Comprendre le contexte et la récupération contextuelle dans RAG
Dans mon dernier article, je explique comment la recherche hybride peut être utilisée pour améliorer considérablement l’efficacité d’un pipeline RAG. RAG, dans sa version de base, utilisant uniquement la recherche sémantique sur les intégrations, peut être très efficace, nous permettant d’utiliser la puissance de l’IA dans nos propres documents. Néanmoins, la recherche sémantique, aussi puissante soit-elle, lorsqu’elle est utilisée dans de grandes bases de connaissances, peut parfois manquer des correspondances exactes de la requête de l’utilisateur, même si elles existent dans les documents.

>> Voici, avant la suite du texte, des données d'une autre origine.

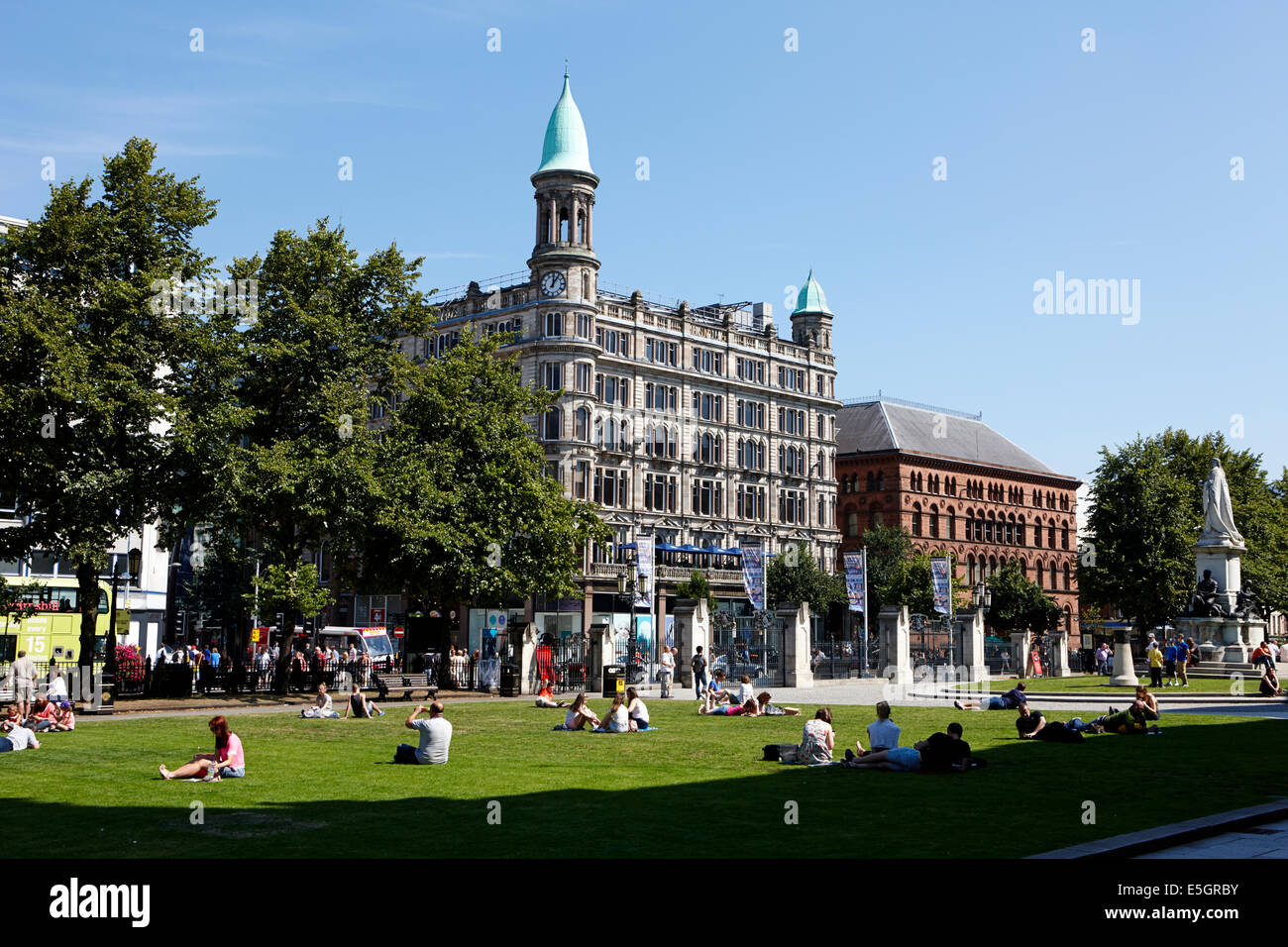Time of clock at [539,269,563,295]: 12:05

Cette faiblesse du RAG traditionnel peut être corrigée en ajoutant un composant de recherche par mot clé dans le pipeline, comme BM25. De cette manière, la recherche hybride, combinant recherche sémantique et recherche par mots clés, conduit à des résultats beaucoup plus complets et améliore considérablement les performances d’un système RAG.

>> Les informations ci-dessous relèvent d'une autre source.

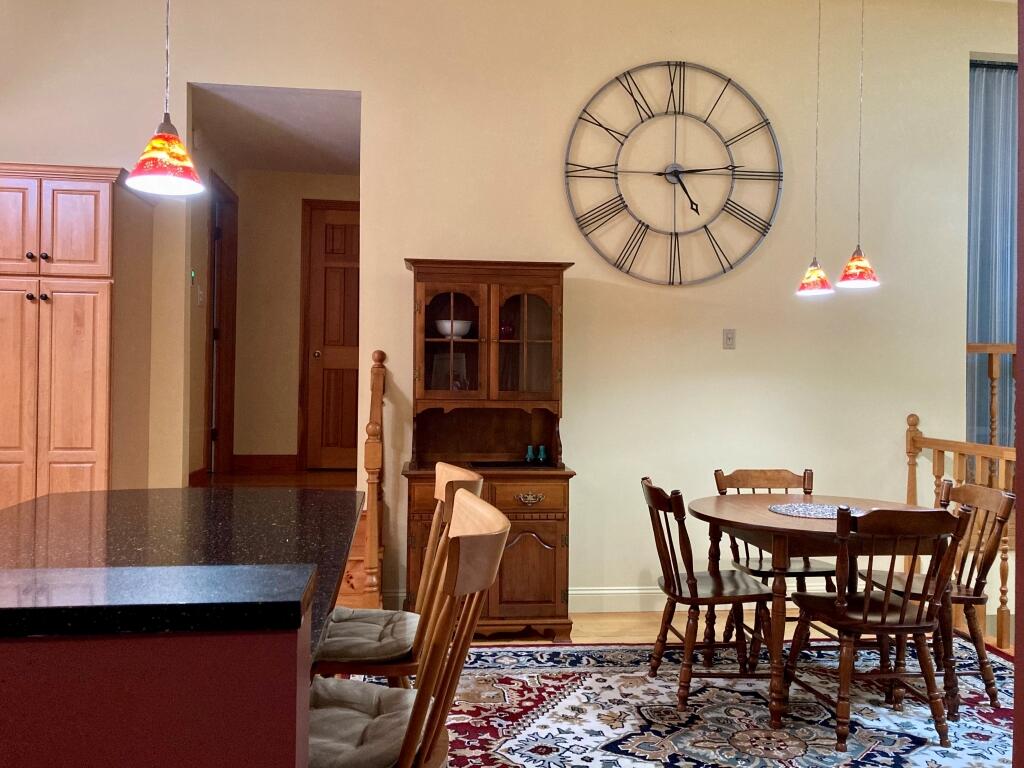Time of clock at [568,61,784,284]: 5:14
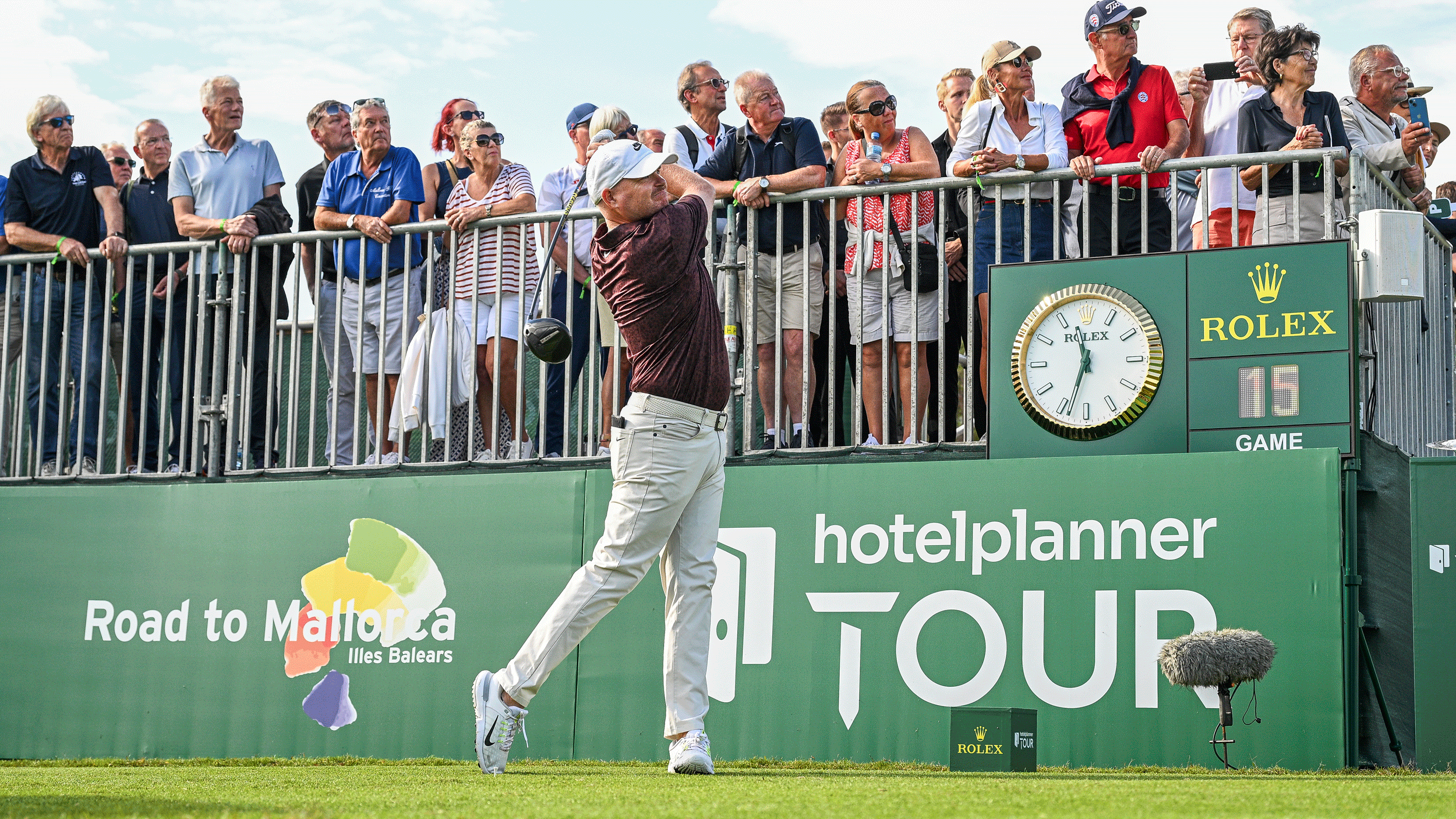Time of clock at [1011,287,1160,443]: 11:33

Quoi qu’il en soit, même en utilisant RAG avec la recherche hybride, nous pouvons encore parfois manquer des informations importantes dispersées dans différentes parties du document. Cela peut se produire car lorsqu’un document est divisé en morceaux de texte, le contexte, c’est-à-dire le texte entourant le morceau qui fait partie de sa signification, est parfois perdu. Cela peut particulièrement se produire pour un texte complexe, dont le sens est interconnecté et dispersé sur plusieurs pages, et qui ne peut inévitablement pas être entièrement inclus dans un seul morceau. Pensez, par exemple, à faire référence à un tableau ou à une image dans plusieurs sections de texte différentes sans définir explicitement à quel tableau nous faisons référence (par exemple, «comme le montre le tableau, les bénéfices ont augmenté de 6 % » — quelle table ?). En conséquence, lorsque les morceaux de texte sont ensuite récupérés, ils sont dépouillés de leur contexte, ce qui entraîne parfois la récupération de morceaux non pertinents et la génération de réponses non pertinentes.

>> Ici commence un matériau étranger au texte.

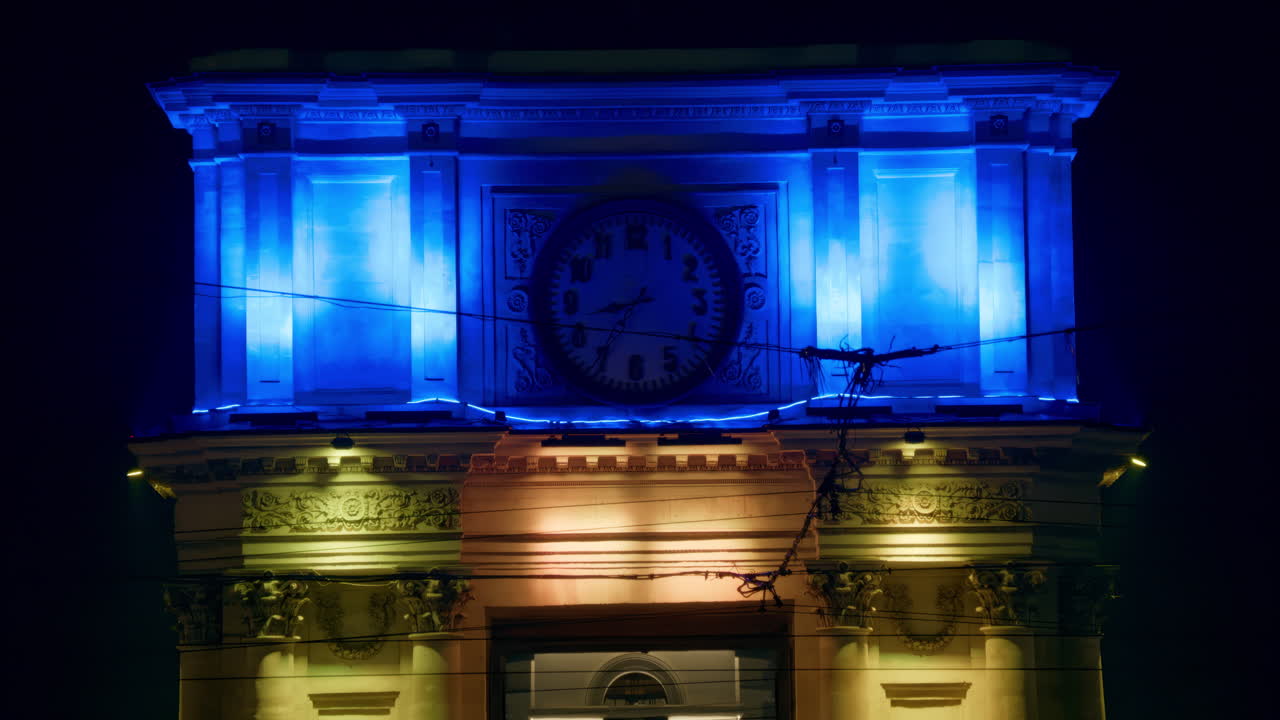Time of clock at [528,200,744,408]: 8:35
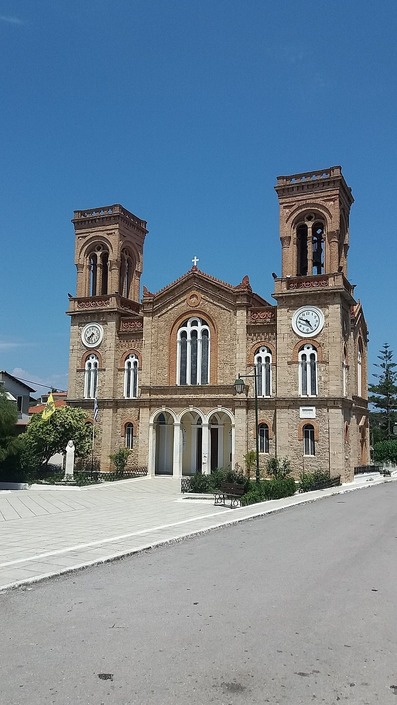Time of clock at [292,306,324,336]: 4:48
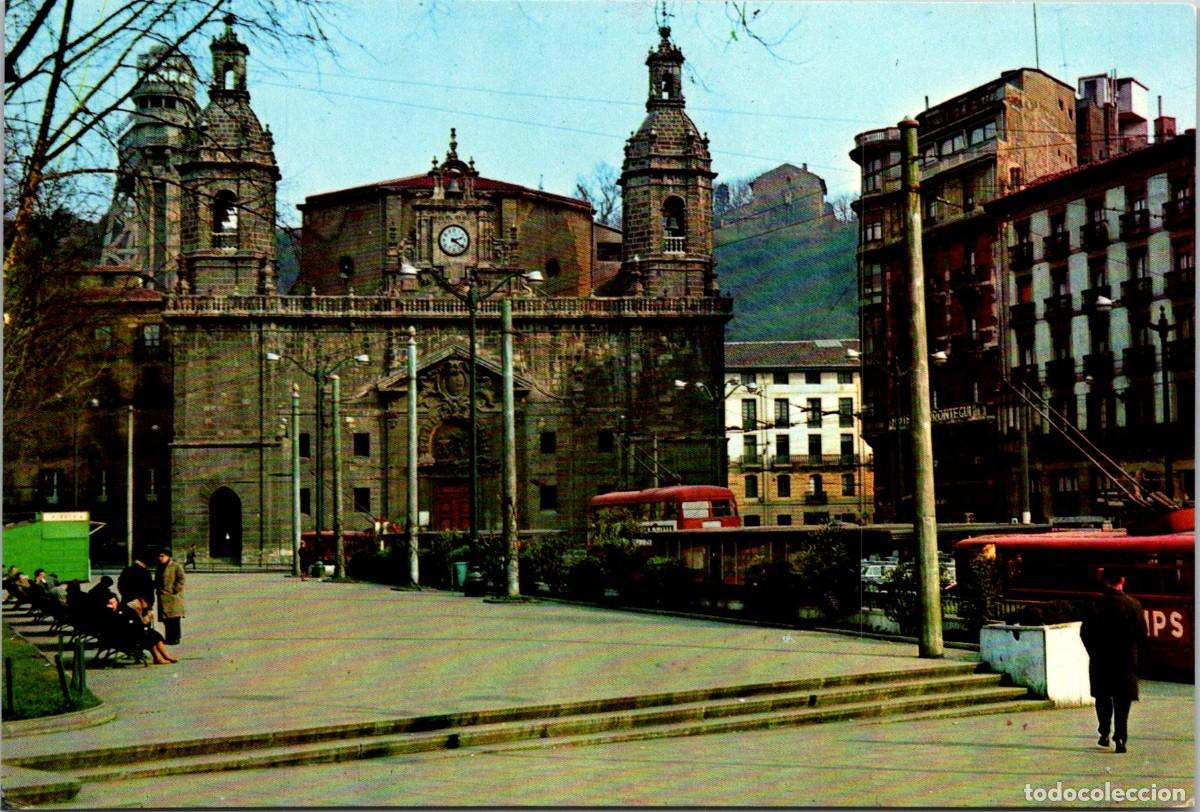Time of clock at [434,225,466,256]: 2:21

Cette perte de contexte a été un problème majeur pour les systèmes RAG pendant un certain temps, et plusieurs solutions sans succès ont été explorées pour l’améliorer. Une tentative évidente pour améliorer cela consiste à augmenter la taille des fragments, mais cela modifie souvent également la signification sémantique de chaque fragment et finit par rendre la récupération moins précise. Une autre approche consiste à augmenter le chevauchement des morceaux. Bien que cela contribue à accroître la préservation du contexte, cela augmente également les coûts de stockage et de calcul. Plus important encore, cela ne résout pas complètement le problème : nous pouvons toujours avoir des interconnexions importantes avec les limites des fragments. Des approches plus avancées tentant de résoudre ce défi comprennent Incorporations de documents hypothétiques (HyDE) ou Index récapitulatif des documents. Néanmoins, ceux-ci ne parviennent toujours pas à apporter des améliorations substantielles.
En fin de compte, une approche qui résout efficacement ce problème et améliore considérablement les résultats d’un système RAG est récupération contextuelle, initialement introduit par Anthropic en 2024. La récupération contextuelle vise à résoudre la perte de contexte en préservant le contexte des fragments et, par conséquent, en améliorant la précision de l’étape de récupération du pipeline RAG.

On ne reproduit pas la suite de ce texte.